Read More: How To Pack Light
2. Are You Prepared For South America?
- How adaptable am I? South America is not like North America or Western Europe. At all. Is this your first trip to a developing country? The buildings have rebar sticking out of them. Scrawny, stray dogs and cats roam the streets. Public bathrooms are not fun. Can you look past all that and feel the Latin vibe happening? Are you ready to embrace a culture and people very different from your own? Can you roll with new situations?
- Do I speak Spanish? Do I speak Portuguese? In the more touristy areas, people do speak some English. Having a beginner level of Spanish and/ or Portuguese vocabulary is invaluable when travelling alone in South America.
- What’s my perspective? Staying in an all-female dorm in Cartagena, Colombia I ended up in a conversation about safety with a Danish and an Argentinian. We were comparing stories from our native countries about violence. The girl from Denmark was wracking her mind. She was youthfully innocent and eventually admitted, “Well, we do have some pickpocketing.” This comment sent the beautiful, homesick Argentinian into peals of laughter. With tears rolling down her cheeks, she repeated in absolute disbelief, “Pickpocketing?” Pickpocketing barely makes the grade as a crime in Argentina and she proceeded to tell us about the dangers of withdrawing money from an ATM in Buenos Aires.
We bring our own experiences and knowledge to new situations. What one person deems as unsafe, another may not.
That being said, here is my take on solo travel in South America and safety after a 94-day solo female venture. My opinions are based on my personal experiences. Bear in mind that anything can happen anywhere at any time. Even at home.
Read More: Read all my posts on Solo Female Travel right here!
3. Solo Travel In South America: Bolivia
Did I feel safe travelling alone in Bolivia? Yes
It’s funny how stories from the past can affect the present. Years ago, my father had his camera stolen in Sucre and he was quite sure it was unsafe for me to go there. It took me a while to feel comfortable using my Sony Camera around Sucre. Safety is highly connected to mindset and awareness.
Where I felt the safest travelling alone in Bolivia: Salar de Uyuni, on a 3-day, 2-night tour
Why? I was travelling in a small group and there was no need to be alert to safety concerns.
Decisions made for Safety:
- Skipped La Paz I decided not to stay in Bolivia’s capital, La Paz for a couple of reasons. First of all, La Paz is the capital city with the highest altitude in the world. After suffering from altitude sickness in Peru, I didn’t want to risk suffering again in a large city on my own. I read lots of travellers accounts of their visits to La Paz and decided against it. Was it safety? My gut? Or fear? Not sure. I arrived one evening from Isla del Sol and left the next morning for Sucre. Although I didn’t know it at the time I made my decision, there were many anti-government demonstrations happening in La Paz around the time of my visit.

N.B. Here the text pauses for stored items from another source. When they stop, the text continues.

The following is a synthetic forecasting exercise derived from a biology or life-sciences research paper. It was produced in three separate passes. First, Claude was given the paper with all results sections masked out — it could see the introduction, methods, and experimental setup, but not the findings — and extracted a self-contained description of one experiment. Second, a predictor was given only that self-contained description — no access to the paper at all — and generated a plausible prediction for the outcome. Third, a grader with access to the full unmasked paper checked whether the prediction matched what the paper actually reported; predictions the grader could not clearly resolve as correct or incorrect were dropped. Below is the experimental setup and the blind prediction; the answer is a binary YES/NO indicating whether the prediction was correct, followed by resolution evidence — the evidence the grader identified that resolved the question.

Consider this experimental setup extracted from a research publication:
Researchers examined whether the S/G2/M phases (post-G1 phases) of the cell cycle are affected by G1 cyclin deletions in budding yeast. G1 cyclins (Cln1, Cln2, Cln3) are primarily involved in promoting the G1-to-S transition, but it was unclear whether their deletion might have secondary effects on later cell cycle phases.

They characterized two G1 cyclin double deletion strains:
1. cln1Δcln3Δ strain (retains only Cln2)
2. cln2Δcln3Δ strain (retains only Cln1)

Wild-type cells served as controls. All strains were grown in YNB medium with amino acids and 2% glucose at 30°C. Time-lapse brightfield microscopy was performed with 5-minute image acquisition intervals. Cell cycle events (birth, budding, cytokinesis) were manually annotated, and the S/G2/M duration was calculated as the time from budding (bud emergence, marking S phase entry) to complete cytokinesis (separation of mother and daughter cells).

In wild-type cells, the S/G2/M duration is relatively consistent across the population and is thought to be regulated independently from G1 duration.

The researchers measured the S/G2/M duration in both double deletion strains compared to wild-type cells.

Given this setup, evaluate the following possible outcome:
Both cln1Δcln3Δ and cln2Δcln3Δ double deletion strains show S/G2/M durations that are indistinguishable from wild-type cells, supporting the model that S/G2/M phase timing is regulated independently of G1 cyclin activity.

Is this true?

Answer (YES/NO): NO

- Enrolled in Spanish School Enrolling in Spanish School (this was my 4th) serves more than one purpose. While on a mission to improve my Spanish language skills, the community at the schools and the choice I make to live with a family gives the solo female traveller an instant community. I loved living with “real Bolivians” in Sucre.
- Left Earlier than Planned: Strikes and demonstrations were also happening in Sucre although on a smaller, more peaceful scale than La Paz. On my Spanish teacher’s advice, I left Sucre 3 days earlier than planned. She was quite sure the demonstrations were going to lead to road closures and told me harrowing stories of sneaking former students to the airport through road blocks. I took her advice and bussed to Uyuni, Bolivia.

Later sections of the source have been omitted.